Selection ->
____

# Diesel engine cranking backwards??? Help



## Huntinfamily (Aug 14, 2010)

I just put 6.2 diesel back in my truck after rebuilding it. Here's the problem, the starter is cranking the motor backwards. Instead of the motor turning to the right (sitting in the drivers seat) it is turning to the left. The engine did fire but blew the exhaust through the intake. I know the old detroit motors will run backwards which is what this is doing. Only thing I can think of is that I put the purple wire on the starter on the wrong side. Any thoughts would be appreciated. I am going to go drop the starter now but i am sure I put it on the correct side


----------



## agmantoo (May 23, 2003)

Are you judging the engine rotation by the direction the fan is turning? If so, on some Ford engines with the serpentine belts the fan will rotate CCW. Check that out before proceeding with the starter. Post your findings. PS....all old engines turned CW facing the engines, not from the drivers seat.


----------



## ace admirer (Oct 5, 2005)

the combustion cycle of a two cycle will allow it to run backwards with very bad results...the oil pump will not be working....of course the blower will be running backwards which means the engine will not be charged with air other than what is drawn in from the down stroke of the pistons....which is probably a good thing

is the metering pump timed correctly? 

it seems that the starter bendix would kick out if the starter were running backwards,,,unless the solenoid is stronger than i think it is.

would like to hear the results of this one...


----------



## Ray (Dec 5, 2002)

I don;t know the engine but most diesel engines will run backwards, some have stops, like one way pumps that cause damage in running backwards and some run just fine. the Detroit you can move the crank to either side and run it which ever way you need, older Bolens, kubota etc., and some others will simply start up backwards from a backfire or kill it and roll backward down a hill and pop the clutch and it will start in 4th gear backwards and go like all Hell.
As there are so many different configurations on diesel engines that aren't electronic, I suggest you go to an diesel forum that have members that work on your old engine, they have time and have intimate experience as there are so many different scenarios, with IP shafts, pump shafts, chain drives, crank shaft placement for opposite rotation, on and on. These diesel forums love to help a fella out. and can quickly, good luck, ray


----------



## oneokie (Aug 14, 2009)

____

Tasks to perform ->
1. In the diesel engine thread, what engine did the first poster put back in the truck after rebuilding it?
2. Decide whether each statement agrees with the diesel engine thread, and quote the words that settle it: (a) The first poster's engine fired but blew the exhaust through the intake. (b) According to agmantoo, all old engines turned clockwise as seen from the driver's seat. (c) According to ace admirer, the oil pump will not work when a two cycle runs backwards.
3. Extract the passage of the diesel engine thread from "## Ray (Dec" to "like all Hell.".
Base your answers on the diesel engine thread alone.

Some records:
____

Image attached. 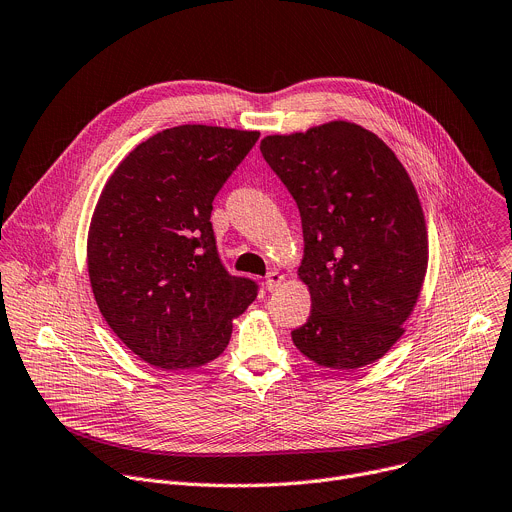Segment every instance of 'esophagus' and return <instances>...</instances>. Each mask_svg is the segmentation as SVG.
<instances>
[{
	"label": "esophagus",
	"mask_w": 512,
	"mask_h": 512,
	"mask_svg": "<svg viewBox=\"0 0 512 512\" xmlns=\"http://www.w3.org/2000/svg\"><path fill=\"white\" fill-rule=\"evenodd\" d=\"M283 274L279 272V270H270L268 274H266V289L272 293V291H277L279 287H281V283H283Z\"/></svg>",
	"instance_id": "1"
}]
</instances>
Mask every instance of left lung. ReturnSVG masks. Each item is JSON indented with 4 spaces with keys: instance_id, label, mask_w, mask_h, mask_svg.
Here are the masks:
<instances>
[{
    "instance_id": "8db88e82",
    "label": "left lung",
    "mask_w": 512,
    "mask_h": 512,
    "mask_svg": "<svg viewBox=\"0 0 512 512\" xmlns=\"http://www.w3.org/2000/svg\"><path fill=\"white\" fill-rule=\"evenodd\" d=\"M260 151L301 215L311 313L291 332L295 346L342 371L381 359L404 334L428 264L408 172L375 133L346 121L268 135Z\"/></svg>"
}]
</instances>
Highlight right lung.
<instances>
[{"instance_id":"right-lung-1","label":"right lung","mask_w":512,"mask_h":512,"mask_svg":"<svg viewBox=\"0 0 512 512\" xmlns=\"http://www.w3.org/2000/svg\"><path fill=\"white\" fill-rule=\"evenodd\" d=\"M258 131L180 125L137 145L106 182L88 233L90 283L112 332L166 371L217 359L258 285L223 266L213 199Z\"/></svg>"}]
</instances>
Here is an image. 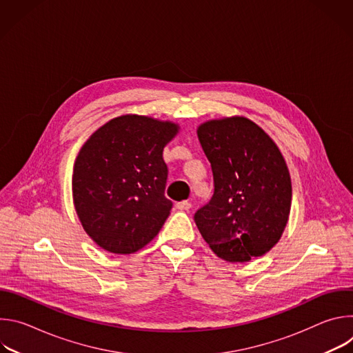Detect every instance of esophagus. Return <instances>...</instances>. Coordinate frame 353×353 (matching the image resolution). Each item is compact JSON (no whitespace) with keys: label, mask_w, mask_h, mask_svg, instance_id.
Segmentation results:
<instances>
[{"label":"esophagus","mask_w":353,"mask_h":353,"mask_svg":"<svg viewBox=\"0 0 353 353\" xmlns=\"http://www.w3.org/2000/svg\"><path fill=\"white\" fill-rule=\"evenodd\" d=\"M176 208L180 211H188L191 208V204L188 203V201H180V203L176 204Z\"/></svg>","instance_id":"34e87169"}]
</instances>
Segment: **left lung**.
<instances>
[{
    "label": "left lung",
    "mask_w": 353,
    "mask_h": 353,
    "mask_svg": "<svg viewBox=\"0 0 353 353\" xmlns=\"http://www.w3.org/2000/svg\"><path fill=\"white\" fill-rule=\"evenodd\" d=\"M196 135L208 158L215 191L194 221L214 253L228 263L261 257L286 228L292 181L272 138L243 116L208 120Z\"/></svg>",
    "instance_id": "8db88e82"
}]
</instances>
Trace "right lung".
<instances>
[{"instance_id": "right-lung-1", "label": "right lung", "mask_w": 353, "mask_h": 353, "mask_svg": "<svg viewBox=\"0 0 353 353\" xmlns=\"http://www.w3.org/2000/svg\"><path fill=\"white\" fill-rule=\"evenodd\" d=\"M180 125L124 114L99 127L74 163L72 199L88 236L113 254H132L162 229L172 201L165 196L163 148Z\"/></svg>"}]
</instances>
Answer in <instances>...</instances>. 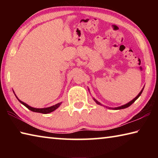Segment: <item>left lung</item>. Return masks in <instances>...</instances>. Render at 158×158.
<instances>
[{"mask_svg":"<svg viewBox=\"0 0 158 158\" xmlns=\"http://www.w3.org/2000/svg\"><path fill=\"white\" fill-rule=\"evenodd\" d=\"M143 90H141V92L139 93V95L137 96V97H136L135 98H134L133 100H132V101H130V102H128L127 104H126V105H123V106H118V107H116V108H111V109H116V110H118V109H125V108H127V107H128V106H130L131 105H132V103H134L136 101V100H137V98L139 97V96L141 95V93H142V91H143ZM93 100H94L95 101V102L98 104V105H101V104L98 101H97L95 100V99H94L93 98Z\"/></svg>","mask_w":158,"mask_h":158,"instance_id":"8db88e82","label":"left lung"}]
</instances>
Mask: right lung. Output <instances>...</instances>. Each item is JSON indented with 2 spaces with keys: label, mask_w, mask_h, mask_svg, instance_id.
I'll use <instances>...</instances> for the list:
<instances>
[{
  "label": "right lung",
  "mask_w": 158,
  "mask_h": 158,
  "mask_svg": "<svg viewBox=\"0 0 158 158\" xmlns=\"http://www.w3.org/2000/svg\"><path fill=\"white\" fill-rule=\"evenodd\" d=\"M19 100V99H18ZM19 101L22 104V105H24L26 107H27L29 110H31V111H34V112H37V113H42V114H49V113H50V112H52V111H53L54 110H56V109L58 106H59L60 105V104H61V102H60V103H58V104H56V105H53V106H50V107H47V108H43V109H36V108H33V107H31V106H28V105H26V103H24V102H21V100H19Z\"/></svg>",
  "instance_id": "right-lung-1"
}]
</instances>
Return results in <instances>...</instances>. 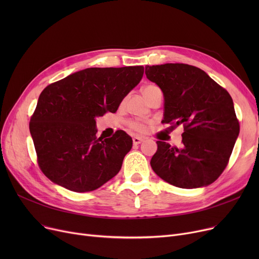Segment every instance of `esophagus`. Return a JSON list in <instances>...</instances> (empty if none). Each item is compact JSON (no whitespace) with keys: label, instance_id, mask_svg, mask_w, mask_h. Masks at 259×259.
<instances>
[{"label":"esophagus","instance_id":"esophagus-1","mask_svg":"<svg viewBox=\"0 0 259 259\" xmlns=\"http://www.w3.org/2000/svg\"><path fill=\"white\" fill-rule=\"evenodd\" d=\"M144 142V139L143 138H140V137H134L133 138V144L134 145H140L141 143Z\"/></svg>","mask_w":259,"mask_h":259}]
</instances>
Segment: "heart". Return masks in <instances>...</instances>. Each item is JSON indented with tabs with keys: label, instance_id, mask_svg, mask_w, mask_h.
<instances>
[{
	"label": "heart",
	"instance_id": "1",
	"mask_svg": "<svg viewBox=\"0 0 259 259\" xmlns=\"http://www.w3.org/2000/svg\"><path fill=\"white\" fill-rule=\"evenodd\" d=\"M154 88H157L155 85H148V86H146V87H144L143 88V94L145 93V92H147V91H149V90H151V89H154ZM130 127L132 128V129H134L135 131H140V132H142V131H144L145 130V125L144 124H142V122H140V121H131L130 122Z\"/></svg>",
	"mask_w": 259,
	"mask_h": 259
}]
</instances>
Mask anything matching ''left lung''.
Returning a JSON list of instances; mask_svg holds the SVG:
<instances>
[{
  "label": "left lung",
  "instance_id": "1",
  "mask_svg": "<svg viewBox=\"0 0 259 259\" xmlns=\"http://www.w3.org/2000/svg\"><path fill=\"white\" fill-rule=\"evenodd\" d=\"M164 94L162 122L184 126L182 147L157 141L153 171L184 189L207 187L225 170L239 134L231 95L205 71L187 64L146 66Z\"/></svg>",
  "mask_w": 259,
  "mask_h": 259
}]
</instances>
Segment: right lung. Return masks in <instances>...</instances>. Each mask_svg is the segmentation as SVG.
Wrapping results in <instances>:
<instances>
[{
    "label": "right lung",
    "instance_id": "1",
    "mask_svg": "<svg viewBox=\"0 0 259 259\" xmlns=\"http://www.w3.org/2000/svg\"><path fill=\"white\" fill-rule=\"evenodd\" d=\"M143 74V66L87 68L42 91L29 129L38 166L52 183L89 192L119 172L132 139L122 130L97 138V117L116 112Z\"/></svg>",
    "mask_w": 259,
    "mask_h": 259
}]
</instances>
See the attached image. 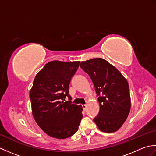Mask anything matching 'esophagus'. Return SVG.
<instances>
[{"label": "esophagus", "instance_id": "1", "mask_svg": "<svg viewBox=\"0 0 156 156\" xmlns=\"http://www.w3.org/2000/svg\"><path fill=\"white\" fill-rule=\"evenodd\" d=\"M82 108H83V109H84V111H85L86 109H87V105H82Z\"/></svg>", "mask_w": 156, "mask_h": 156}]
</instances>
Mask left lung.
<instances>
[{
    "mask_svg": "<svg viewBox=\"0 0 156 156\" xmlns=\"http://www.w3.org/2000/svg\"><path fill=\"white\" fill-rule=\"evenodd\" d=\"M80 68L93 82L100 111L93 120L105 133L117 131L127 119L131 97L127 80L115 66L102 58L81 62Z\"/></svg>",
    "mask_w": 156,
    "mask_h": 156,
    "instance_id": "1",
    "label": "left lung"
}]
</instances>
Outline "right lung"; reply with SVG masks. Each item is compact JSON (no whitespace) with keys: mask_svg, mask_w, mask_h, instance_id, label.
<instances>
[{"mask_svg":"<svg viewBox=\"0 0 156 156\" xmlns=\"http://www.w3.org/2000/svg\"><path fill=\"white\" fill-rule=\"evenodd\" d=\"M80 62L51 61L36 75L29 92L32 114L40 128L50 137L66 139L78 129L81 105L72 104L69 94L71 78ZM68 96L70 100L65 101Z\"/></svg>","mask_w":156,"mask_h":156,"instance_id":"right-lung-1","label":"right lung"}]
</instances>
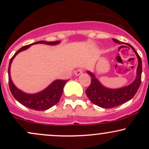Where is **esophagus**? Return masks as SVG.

____

Expected outputs ->
1. A 6.2 diesel.

2.
(a) Yes: "The engine did fire but blew the exhaust through the intake."
(b) No: "all old engines turned CW facing the engines, not from the drivers seat."
(c) Yes: "the oil pump will not be working"

3.
## Ray (Dec 5, 2002)

I don;t know the engine but most diesel engines will run backwards, some have stops, like one way pumps that cause damage in running backwards and some run just fine. the Detroit you can move the crank to either side and run it which ever way you need, older Bolens, kubota etc., and some others will simply start up backwards from a backfire or kill it and roll backward down a hill and pop the clutch and it will start in 4th gear backwards and go like all Hell.